At the core of the exhibition is a structure erected to facilitate an immersive sensory experience. This deftly-engineered yet DIY enclosure surrounds a stroboscopic mechanism similar to that used in the Dreamachine, a kinetic device invented in 1961 by the artist Brion Gysin and technician Ian Sommerville. Described by its inventors as “the first art object to be seen with the eyes closed”, the Dreamachine altered alpha-wave activity in the human brain as a means of inciting psychedelic visual phenomenon. While the countercultural context from which this device emerged is of interest to Kindler von Knobloch, his main concern lies in the idea that external projections of light can generate inner visions within the viewer. Ultimately this emphasises how perceived stimulus from the physical world may have an unexpected impact upon the mental realm.

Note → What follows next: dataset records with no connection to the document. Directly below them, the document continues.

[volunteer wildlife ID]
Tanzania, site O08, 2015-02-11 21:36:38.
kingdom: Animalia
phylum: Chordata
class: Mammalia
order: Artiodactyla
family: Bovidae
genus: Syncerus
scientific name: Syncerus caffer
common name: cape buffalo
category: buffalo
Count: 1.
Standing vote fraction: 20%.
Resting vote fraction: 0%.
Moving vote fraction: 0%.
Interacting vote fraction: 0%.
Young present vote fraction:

Alongside this sculptural installation and experience in perception is Dorje deBurgh’s photographic documentation of an action that took place in the days preceding the exhibition opening. For this action, Kindler von Knobloch gathered a group of people together with the purpose of overturning a car using only their combined bodily strength. This occurrence was not conceived in an attempt to revive the destructive rhetoric of the 20th century avant-garde, nor was it intended as some sort of gesture meant to propagate quasi-activist ideals. Instead, Carturn was instigated as a symbolic ritual—one in which the cathartic potential of collective human force is emphasised through destruction.

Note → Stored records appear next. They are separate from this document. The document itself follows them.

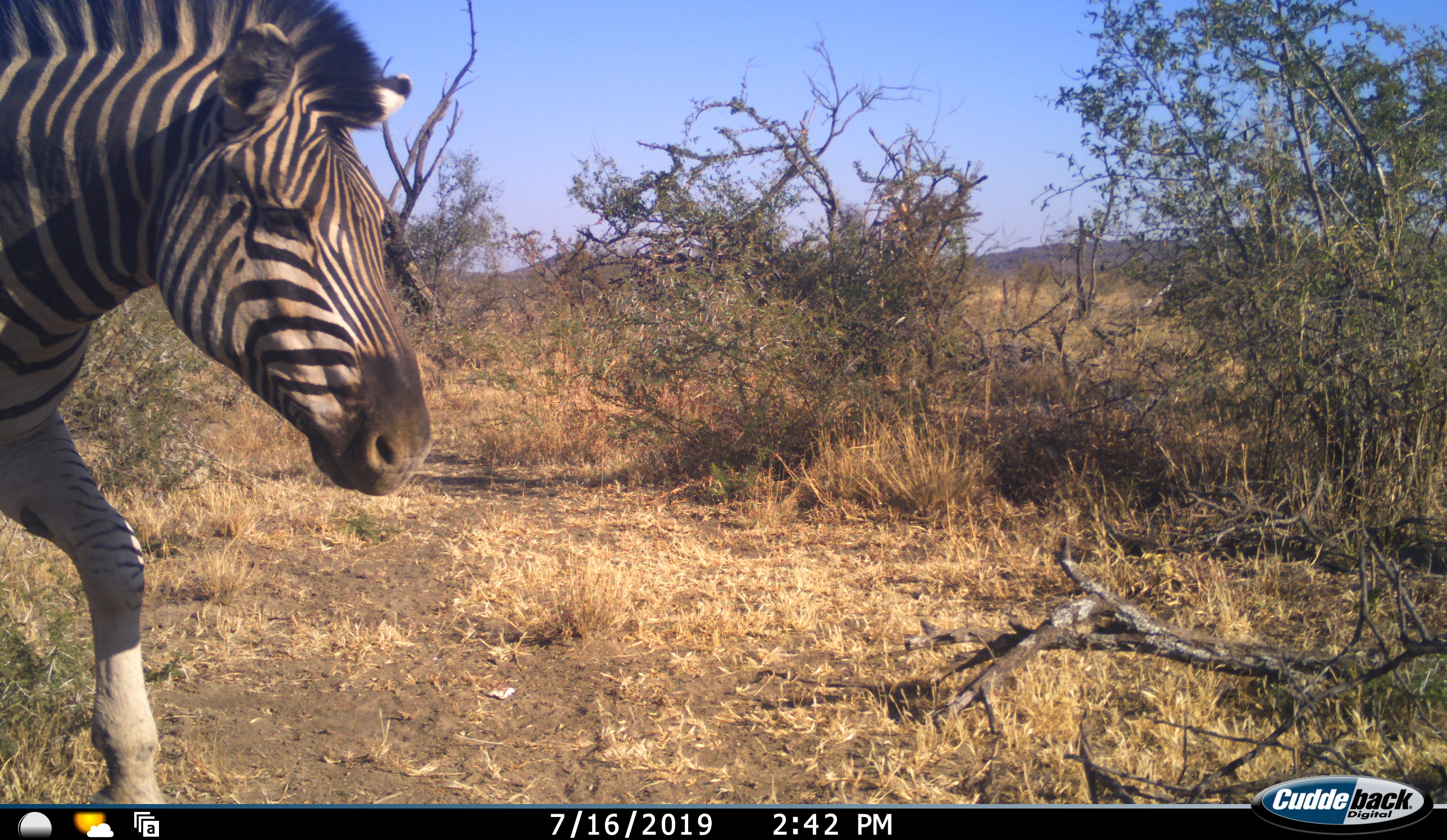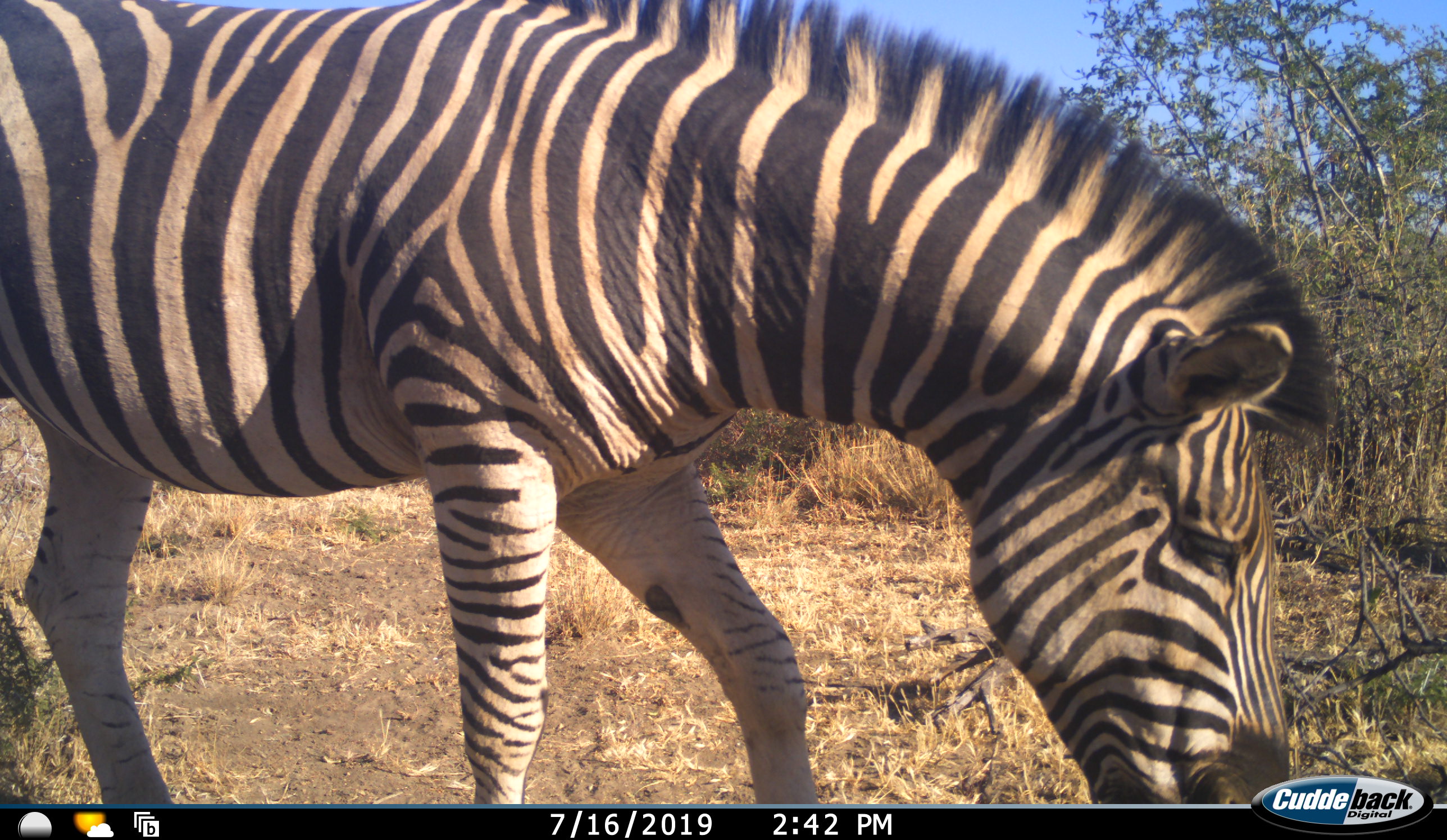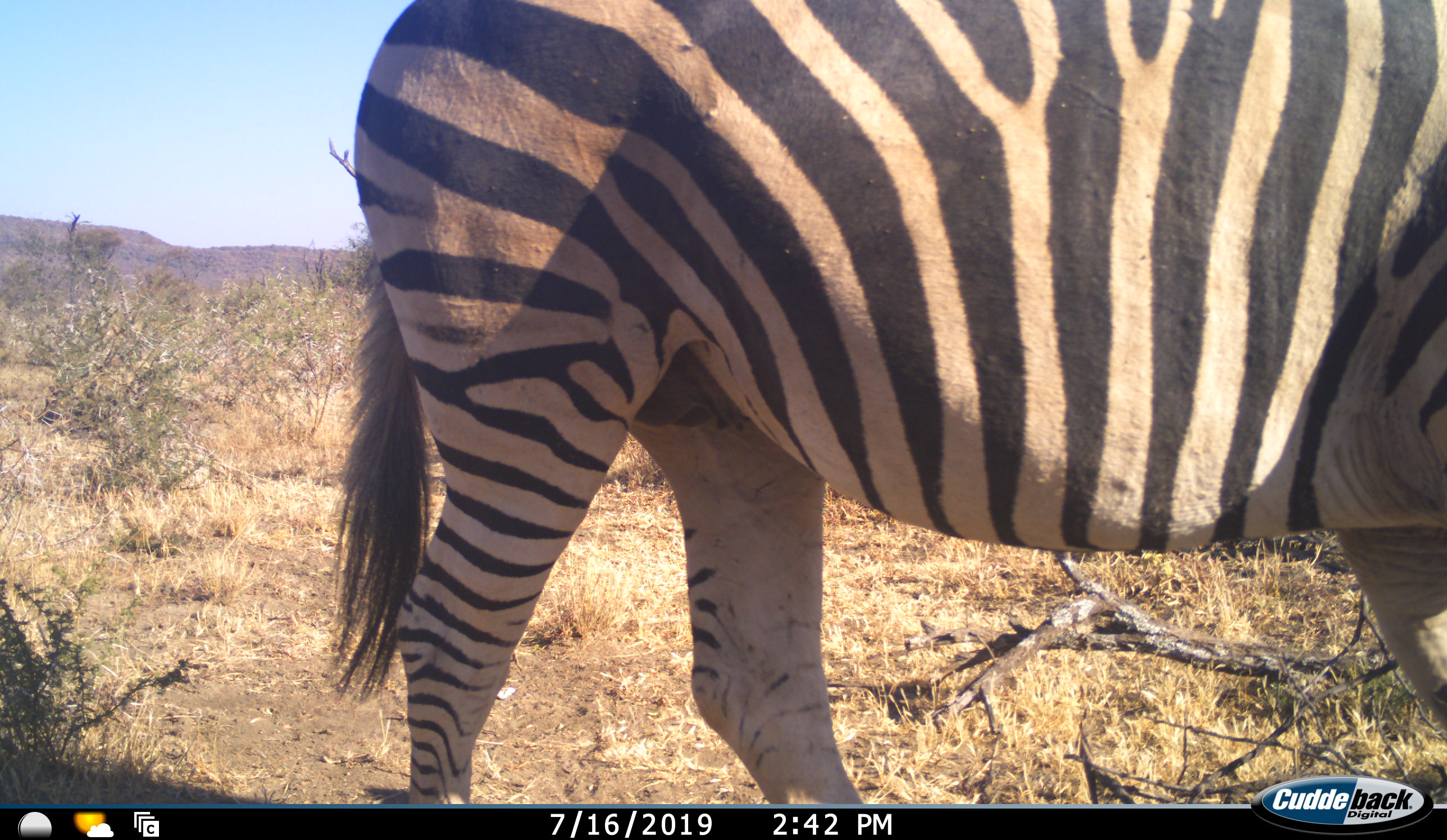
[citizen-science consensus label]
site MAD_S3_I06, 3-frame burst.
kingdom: Animalia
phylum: Chordata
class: Mammalia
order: Perissodactyla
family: Equidae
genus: Equus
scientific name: Equus quagga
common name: plains zebra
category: zebraplains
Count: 1.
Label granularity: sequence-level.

On the surface, the two elements of this exhibition might seem somewhat paradoxical. The documentation captures an exercise demonstrating the communal power of the participants to alter the condition of the external world. This contrasts with the passivity demanded of visitors to the gallery, whose participation seems to entail merely stepping into the alcove, sitting down and shutting their eyes. But this passivity does not reflect their mental state, as the light radiating from the revolving mechanism stimulates the optical nerve even through the eyelids, altering the electrical oscillations of their brain waves. The unlikely coupling of these facets underscores the idea that invisible, even immaterial energies are often just as powerful as physical actions—if not more so. Indeed, each possesses a capacity to incite change that is very real. Perhaps this juxtaposition can ignite a sense of possibility—something all but dismissed in a secular age—that a collective unconscious lies within our reach, and the power of communal thought may act as a catalyst for change.

The video footage included in this exhibition will be screened for one night only in another location just minutes from the gallery. A guide will bring people to the venue every half hour with screenings from 18.00 to 22.00.